While the institute was closed for a month, I moved most of the computers of our group at UC-Berkeley. Because several of my students are based at UC-Berkeley the disruption for our group was minor. On October 1, I moved back to the new SETI Institute to find my office almost identical to the previous one and ready to be set up. It took me almost 1.5 month to unpack, and I proudly took this picture last week when it was done.
The new SETI Institute is located at 189 San Bernardo Avenue at Mountain View, CA. Most of us like our new building even if there are still some adjustment to be done with the A/C, internet connection and so on. We have more space and several empty offices to host new and motivated researchers! You are all welcome to attend our colloquium every Wednesday at noon. I will try to remember to post on this blog an announcement.
So beside the moving what happened recently? I have discovered and used more and more Twitter (@AllPlanets) which allowed me to keep contacts with my colleagues, post significant results and discuss with astronomy-aficionados. Even if I was reluctant to use it, I should admit that it is a fantastic tool to engage people and to get quickly information.
If you follow me on Twitter you might know that my month of October was hectic with a mix of conferences, meetings and observations. Beginning of October, I attended the DPS conference at Pasadena, CA and presented in a 7-min talk our results on the mutual orbits of triple asteroids in the mainbelt. I will write a blog about this result in the future. This conference gave me also the opportunity to see the work of my colleagues, met and discussed with them. The highlight was definitely discovering the wonder of Lutetia collected by the ESA Rosetta mission during its recent flyby. We had another run at Lick Observatory to test the FIRST instrument which was partially successful due to poor weather. I presented the instrument concept and its first light at the Keck Strategic meeting at UC-Berkeley. The first results are promising and we identified how we could improve the potential of the instrument.

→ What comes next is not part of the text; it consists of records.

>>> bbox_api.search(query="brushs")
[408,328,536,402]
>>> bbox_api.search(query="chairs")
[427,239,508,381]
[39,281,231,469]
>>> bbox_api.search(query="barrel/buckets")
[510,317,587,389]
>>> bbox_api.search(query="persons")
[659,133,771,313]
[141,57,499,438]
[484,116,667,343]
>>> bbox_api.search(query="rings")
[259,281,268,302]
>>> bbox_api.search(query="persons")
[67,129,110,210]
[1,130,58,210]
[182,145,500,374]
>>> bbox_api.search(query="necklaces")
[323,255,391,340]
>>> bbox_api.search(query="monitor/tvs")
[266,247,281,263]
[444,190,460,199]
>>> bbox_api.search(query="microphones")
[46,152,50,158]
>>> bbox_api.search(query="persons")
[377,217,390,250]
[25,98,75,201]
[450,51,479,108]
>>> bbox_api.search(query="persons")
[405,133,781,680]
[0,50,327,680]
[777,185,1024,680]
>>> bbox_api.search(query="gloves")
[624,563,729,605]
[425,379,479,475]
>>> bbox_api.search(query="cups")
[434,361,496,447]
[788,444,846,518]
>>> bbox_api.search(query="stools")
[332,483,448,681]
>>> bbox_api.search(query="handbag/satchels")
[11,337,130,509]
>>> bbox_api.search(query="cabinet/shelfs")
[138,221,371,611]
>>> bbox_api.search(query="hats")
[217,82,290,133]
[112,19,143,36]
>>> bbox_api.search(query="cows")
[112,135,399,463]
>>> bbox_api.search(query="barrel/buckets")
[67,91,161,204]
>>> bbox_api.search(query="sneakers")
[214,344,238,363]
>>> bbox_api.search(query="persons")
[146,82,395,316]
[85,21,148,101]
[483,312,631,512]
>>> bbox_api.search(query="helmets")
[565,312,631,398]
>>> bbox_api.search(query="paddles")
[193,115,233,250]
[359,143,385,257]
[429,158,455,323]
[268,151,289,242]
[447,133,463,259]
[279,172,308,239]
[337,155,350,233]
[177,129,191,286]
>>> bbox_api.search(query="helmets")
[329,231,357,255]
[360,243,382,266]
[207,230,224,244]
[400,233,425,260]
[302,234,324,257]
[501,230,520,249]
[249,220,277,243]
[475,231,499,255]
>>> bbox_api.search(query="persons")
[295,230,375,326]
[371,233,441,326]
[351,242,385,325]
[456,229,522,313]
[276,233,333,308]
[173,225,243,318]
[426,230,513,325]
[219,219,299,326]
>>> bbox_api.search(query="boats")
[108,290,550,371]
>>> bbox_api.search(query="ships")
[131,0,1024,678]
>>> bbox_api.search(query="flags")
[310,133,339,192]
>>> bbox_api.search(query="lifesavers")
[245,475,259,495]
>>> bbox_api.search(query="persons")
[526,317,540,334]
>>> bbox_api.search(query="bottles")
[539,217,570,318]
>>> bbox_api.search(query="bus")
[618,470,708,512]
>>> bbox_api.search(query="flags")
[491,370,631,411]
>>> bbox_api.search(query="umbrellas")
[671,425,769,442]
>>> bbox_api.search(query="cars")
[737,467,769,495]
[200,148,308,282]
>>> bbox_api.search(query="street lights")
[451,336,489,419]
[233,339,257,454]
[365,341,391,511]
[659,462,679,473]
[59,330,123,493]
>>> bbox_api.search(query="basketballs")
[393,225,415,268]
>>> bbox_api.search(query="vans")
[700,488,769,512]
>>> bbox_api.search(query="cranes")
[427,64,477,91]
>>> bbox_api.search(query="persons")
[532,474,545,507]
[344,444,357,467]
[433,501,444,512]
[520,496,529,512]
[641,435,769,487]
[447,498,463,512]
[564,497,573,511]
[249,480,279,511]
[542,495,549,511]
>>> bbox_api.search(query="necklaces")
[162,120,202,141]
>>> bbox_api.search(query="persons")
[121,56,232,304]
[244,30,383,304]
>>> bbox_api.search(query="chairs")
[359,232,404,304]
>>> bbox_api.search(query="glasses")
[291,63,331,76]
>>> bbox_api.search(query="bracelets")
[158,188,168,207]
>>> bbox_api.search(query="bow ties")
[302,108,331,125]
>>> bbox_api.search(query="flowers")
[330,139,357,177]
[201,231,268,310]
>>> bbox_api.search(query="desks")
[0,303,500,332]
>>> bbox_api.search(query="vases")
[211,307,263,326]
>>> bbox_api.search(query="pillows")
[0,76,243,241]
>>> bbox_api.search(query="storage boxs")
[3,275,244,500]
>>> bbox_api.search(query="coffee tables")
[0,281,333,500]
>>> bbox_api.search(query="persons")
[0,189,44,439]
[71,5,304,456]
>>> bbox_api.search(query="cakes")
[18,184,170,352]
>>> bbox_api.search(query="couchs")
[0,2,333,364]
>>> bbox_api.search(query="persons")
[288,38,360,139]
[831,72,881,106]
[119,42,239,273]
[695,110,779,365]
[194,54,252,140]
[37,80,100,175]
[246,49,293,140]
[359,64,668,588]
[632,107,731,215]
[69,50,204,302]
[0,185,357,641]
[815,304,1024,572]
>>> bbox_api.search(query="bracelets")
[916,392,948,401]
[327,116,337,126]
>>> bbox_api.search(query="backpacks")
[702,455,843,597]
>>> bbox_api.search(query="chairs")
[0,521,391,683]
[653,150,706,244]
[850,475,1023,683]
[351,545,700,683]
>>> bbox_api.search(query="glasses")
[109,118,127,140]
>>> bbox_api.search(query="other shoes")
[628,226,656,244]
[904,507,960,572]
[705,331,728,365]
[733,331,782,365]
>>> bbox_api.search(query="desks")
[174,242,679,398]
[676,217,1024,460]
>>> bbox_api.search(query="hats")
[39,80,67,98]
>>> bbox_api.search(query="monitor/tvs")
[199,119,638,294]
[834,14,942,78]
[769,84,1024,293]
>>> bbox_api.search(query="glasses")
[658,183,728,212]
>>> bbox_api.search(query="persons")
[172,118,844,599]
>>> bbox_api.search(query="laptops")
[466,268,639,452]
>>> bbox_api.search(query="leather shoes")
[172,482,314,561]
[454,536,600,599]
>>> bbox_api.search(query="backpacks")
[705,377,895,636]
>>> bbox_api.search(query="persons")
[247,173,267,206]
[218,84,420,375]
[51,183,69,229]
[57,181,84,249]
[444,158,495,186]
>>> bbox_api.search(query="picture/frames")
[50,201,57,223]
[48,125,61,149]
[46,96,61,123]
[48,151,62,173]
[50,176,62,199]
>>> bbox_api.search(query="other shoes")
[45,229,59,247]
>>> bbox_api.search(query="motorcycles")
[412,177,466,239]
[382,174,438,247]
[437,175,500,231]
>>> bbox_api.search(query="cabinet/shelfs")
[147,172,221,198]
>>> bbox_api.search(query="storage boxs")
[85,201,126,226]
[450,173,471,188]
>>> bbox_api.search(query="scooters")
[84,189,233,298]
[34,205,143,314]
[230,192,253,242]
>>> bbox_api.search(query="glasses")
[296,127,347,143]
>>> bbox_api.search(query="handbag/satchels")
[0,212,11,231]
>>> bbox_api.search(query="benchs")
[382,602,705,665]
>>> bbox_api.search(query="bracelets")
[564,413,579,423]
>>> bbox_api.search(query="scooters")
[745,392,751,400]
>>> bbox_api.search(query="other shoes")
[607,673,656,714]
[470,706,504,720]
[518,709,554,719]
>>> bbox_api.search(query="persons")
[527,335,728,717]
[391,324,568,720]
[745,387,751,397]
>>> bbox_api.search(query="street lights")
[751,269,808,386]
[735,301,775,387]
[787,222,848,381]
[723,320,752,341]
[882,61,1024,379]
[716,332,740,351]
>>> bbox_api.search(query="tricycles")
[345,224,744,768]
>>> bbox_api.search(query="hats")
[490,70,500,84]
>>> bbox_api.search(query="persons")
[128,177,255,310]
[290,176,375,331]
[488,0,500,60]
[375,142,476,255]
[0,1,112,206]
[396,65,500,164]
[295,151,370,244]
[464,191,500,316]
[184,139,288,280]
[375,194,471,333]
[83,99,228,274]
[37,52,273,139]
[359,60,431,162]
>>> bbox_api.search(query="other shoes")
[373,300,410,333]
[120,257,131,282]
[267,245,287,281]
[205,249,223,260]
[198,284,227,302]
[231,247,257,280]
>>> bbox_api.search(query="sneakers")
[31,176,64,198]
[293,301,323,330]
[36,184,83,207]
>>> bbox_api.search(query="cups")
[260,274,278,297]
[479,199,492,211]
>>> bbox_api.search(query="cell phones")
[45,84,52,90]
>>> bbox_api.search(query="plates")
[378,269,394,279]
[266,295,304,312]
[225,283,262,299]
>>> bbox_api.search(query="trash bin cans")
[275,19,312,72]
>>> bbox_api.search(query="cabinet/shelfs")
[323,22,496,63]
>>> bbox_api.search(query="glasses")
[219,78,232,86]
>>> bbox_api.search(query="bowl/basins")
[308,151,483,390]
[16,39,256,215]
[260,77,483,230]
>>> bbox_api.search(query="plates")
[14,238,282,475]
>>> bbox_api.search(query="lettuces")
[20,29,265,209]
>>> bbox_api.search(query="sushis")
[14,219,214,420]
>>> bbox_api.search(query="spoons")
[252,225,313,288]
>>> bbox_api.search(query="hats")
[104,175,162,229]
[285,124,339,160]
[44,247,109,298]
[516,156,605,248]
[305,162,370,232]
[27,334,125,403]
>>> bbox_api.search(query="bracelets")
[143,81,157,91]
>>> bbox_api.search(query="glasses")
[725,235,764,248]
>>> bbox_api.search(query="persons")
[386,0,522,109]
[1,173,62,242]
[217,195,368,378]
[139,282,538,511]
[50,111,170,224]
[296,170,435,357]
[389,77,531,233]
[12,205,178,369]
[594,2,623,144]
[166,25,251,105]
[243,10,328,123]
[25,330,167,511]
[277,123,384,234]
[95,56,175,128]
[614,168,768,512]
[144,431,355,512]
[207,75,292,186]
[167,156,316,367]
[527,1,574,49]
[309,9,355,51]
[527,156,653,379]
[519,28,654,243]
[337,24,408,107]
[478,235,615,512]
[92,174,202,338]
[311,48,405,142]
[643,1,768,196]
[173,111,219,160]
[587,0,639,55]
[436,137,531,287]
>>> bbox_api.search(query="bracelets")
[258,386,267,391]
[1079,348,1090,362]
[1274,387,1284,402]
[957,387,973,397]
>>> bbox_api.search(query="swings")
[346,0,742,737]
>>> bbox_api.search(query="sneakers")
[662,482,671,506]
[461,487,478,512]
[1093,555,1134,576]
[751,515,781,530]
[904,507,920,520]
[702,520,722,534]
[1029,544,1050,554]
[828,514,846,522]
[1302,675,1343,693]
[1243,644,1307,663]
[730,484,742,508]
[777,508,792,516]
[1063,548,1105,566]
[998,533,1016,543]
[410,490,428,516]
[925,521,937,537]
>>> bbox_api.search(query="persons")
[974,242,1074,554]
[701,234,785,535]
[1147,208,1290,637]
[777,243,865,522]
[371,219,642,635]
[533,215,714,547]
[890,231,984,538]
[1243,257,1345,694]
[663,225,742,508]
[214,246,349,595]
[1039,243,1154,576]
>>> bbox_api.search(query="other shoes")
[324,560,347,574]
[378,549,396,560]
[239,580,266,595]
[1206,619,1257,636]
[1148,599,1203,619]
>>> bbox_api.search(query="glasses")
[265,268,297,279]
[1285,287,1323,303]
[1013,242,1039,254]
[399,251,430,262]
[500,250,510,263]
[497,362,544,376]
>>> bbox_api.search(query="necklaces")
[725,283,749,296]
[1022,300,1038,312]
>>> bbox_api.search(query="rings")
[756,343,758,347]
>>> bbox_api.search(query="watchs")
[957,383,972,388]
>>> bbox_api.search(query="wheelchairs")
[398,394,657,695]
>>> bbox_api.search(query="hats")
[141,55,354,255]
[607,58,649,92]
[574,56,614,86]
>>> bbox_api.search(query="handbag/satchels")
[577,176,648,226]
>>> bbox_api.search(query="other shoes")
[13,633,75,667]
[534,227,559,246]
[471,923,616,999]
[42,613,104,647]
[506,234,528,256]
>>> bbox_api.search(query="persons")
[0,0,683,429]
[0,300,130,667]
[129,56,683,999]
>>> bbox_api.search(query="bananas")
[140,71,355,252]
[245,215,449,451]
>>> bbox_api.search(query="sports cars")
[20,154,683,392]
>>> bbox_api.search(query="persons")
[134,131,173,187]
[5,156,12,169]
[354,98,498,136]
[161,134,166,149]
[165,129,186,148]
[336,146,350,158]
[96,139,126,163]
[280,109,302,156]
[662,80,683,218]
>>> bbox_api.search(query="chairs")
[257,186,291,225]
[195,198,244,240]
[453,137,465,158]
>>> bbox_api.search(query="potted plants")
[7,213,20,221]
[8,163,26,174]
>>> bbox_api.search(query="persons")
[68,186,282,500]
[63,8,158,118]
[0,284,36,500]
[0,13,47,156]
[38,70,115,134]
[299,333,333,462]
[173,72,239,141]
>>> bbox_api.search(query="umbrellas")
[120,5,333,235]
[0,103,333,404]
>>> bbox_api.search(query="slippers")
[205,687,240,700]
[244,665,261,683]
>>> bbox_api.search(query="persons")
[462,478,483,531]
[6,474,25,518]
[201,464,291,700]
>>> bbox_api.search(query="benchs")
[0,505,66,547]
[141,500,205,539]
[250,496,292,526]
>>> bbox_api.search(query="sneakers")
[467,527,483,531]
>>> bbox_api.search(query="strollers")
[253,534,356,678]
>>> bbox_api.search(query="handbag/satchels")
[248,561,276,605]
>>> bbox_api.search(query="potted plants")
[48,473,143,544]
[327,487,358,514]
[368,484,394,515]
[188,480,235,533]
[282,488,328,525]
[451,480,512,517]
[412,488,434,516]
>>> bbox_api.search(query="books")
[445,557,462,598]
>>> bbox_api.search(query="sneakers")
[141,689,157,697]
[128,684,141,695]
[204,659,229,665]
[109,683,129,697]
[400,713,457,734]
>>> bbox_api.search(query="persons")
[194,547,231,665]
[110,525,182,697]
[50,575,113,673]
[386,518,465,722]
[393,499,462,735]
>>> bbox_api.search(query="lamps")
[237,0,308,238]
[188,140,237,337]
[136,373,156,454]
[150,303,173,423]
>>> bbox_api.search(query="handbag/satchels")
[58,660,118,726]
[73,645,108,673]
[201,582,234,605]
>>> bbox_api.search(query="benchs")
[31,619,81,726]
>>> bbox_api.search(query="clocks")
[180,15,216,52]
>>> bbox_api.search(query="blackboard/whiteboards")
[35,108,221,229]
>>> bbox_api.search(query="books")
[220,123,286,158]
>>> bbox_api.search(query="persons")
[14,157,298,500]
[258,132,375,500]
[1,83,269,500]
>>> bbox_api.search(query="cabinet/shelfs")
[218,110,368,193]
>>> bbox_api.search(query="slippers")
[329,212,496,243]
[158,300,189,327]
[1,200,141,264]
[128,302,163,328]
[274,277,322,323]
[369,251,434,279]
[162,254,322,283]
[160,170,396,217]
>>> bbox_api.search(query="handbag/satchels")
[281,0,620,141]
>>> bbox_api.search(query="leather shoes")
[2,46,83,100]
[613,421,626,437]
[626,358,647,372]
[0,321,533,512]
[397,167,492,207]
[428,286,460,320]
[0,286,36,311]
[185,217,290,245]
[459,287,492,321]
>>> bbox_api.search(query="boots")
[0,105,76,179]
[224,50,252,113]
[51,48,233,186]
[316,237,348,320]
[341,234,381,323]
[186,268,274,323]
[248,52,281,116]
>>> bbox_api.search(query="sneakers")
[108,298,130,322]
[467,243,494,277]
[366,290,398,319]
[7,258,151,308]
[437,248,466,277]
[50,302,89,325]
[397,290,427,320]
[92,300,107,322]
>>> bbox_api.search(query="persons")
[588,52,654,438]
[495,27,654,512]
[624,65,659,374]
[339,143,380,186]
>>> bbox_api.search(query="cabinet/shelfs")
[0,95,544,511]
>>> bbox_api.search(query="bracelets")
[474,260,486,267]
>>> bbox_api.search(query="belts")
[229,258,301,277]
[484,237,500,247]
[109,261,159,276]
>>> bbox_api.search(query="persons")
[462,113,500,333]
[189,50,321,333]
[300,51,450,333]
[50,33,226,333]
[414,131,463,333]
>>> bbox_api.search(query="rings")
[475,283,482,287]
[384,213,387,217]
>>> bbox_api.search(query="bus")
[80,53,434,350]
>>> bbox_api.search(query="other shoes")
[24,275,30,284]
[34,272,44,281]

I dedicated the month of November to finalize and submit an article on the spectroscopic data analysis of the component of the doublet asteroid (90) Antiope. I presented this work in 2009 at the DPS conference in Porto Rico and I can’t believe that it took me 1 year to write and submit this article to Icarus Journal. At least after one year of refining analysis, we are certain about the similarities of these components implying that they are coming from the same body. Hopefully, the paper will be quickly accepted. With the precious help of my research assistant, Emilio Enriquez, we collected near-infrared spectra of multiple asteroid using the IRTF telescope located on the top of Mauna Kea, Hawaii remotely from UC-Berkeley in September and November. We also observed Jupiter outbreak using this telescope. Finally, a few days ago I had two half-nights of observations at Keck telescope to search for multiple asteroids.
Strangely enough, a posteriori I am forgetting the time I spent writing observing proposals (~6 of them) for Keck, VLT, Gemini, Lick and IRTF telescopes and funding grants submitted to the NSF-AAG and NSF-ATI programs even if it took a significant part of my time in October and November.
Then without warnings, Thanksgiving was knocking on my door, after eating too much, we went skiing and I realized that I did not write anything on this blog for almost 3 months. Now I am back, so get ready for more posts.